3M-TI: High-Quality Mobile Thermal Imaging via Calibration-free Multi-Camera Cross-Modal Diffusion¶

Conference: CVPR 2026 arXiv: 2511.19117 Code: GitHub Area: Image Segmentation Keywords: Thermal imaging super-resolution, cross-modal diffusion, calibration-free fusion, RGB guidance, mobile thermal imaging

TL;DR¶

This paper proposes 3M-TI, a calibration-free multi-camera cross-modal diffusion framework that performs implicit alignment and fusion of uncalibrated RGB–thermal infrared image pairs via a Cross-modal Self-attention Module (CSM) in the VAE latent space.

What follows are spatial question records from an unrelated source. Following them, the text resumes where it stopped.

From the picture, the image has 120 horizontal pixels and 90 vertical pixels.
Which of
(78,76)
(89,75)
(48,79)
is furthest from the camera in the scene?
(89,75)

Combined with a misalignment augmentation strategy, the method achieves state-of-the-art performance on mobile thermal imaging super-resolution and significantly improves downstream object detection and semantic segmentation.

Background & Motivation¶

Hardware bottleneck in mobile thermal imaging: Miniaturized thermal sensors on mobile platforms suffer from reduced apertures and constrained pixel sizes, yielding blurry, information-deficient outputs (typically 96×96 resolution).

Limitations of Prior Work — single-image SR: A single thermal image lacks sufficient high-frequency information to recover fine structures, especially at large upscaling factors.

Limitations of Prior Work — RGB-guided methods require calibration: Existing RGB-guided thermal SR methods rely on precise pixel-level cross-camera calibration, which is cumbersome and non-robust in practical deployment.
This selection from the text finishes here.